KUDUS (SUARABARU.ID) – Puncak tradisi Syawalan Bulusan di Dukuh Sumber, Desa Hadipolo, Kecamatan Jekulo, Senin(9/4) kembali berlangsung secara meriah. Ribuan pengunjung mengunjungi tradisi yang sempat vakum selama dua tahun akibat pandemi.
Puncak tradisi ditandai dengan kirab gunungan ketupat dan sayur mayur ke lokasi makam Mbah Dudo. Seusai didoakan oleh sesepuh desa, gunungan kemudian direbut oleh warga yang berharap keberkahan atas tradisi syawalan ini.
Tradisi Bulusan merupakan salah satu tradisi syawalan tertua yang ada di Kudus. Tradisi ini berasal dari kisah turun menurun tentang Sunan Muria yang berkunjung ke Mbah Dudo, yang terbilang merupakan muridnya.
Konon saat Mbah Sunan berkunjung, ada murid Mbah Dudo yang masih bekerja di tepi sungai saat azan magrib menjelang. Saat itu, keluarlah Sabdo dari Sunan Muria yang membuat murid Mbah Dudo tersebut menjadi bulus (semacam kura-kura) karena bekerja di sungai tanpa mengenal waktu.
“Kisah ini menjadi legenda yang dituturkan secara turun menurun dan menjadi cerita asal usul daerah Bulusan.

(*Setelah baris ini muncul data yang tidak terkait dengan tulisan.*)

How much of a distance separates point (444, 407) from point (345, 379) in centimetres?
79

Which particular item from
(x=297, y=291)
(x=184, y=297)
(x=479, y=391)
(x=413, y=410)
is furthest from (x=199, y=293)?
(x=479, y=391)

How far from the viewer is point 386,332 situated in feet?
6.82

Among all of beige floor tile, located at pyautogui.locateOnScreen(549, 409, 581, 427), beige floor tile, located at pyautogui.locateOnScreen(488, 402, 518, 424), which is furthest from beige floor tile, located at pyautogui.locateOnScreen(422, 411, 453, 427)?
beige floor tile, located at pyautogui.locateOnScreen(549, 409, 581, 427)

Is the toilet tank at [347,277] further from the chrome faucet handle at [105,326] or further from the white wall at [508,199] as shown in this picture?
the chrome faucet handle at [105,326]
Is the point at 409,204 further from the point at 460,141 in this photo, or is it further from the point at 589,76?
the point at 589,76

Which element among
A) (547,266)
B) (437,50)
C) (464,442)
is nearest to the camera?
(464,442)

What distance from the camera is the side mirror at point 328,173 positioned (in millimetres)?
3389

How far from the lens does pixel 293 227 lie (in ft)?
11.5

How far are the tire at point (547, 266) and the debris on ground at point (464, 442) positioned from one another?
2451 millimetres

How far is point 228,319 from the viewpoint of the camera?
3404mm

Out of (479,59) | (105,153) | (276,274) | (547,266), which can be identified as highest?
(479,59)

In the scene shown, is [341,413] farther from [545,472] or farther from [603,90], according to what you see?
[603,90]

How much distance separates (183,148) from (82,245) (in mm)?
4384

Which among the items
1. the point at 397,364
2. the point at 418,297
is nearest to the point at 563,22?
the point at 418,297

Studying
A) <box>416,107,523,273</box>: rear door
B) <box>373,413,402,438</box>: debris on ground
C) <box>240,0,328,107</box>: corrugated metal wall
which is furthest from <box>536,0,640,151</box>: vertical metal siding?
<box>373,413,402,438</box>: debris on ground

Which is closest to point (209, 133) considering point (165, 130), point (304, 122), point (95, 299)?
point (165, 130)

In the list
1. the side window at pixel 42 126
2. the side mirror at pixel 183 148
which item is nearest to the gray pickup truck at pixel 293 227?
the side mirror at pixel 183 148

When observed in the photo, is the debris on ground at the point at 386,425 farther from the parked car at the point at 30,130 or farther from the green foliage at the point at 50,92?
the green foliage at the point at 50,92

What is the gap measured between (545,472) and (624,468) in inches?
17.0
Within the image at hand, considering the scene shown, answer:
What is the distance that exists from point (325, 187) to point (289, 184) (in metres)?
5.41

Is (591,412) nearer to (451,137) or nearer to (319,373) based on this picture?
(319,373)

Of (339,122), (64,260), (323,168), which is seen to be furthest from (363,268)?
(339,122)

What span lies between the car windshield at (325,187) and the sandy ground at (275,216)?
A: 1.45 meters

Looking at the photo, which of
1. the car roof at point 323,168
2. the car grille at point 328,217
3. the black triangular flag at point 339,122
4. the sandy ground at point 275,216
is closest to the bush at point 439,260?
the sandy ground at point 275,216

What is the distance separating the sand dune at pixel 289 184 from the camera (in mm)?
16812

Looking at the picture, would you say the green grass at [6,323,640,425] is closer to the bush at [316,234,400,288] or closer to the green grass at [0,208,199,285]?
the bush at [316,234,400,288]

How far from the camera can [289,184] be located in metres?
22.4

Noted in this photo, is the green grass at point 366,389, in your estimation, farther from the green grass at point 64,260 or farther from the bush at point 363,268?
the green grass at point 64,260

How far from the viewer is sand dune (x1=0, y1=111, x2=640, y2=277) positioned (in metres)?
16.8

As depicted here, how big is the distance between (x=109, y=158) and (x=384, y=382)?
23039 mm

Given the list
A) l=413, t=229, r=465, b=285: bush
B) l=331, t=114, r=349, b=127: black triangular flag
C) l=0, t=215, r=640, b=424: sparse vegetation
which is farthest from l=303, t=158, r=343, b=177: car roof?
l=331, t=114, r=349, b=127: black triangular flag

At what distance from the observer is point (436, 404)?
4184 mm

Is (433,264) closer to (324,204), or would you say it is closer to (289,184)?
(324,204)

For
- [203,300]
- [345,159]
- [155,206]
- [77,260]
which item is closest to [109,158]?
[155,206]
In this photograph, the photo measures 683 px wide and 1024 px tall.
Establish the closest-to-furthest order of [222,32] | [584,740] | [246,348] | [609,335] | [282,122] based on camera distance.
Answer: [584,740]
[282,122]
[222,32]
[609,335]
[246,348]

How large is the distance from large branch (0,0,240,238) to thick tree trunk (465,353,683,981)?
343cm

Cerita ini menjadi pelajaran bahwa manusia tak boleh hanya mengejar keduniawian saja,”kata Andi Lukman, Ketua Panita tradisi Bulusan.
Andi menyebutkan, tradisi Bulusan tahun ini memang menjadi pelepas rindu warga terhadap tradisi syawalan yang sudah ditiadakan selama dua tahun pandemi.
Tradisi ini sudah diawali sehari setelah lebaran dengan banyaknya pedagang musiman yang ‘mremo’ di sepanjang jalan menuju makam Mbah Dudo.
Menurut Andi, total ada 250 pedagang terdaftar berjualan. Mereka merupakan warga setempat serta pedagang musiman yang selalu hadir dalam setiap perayaan Bulusan.
“Semua lapak untuk pedagang yang kami sediakan habis. Artinya antusiasme masyarakat dalam tradisi tahun ini sangat tinggi,”paparnya.
Selain itu, jumlah pengunjung sejak lebaran hingga puncak perayaan Bulusan juga sangat tinggi. Ini menunjukkan ekonomi masyarakat mulai bergeliat lagi setelah dua tahun sebelumnya tertekan akibat pandemi.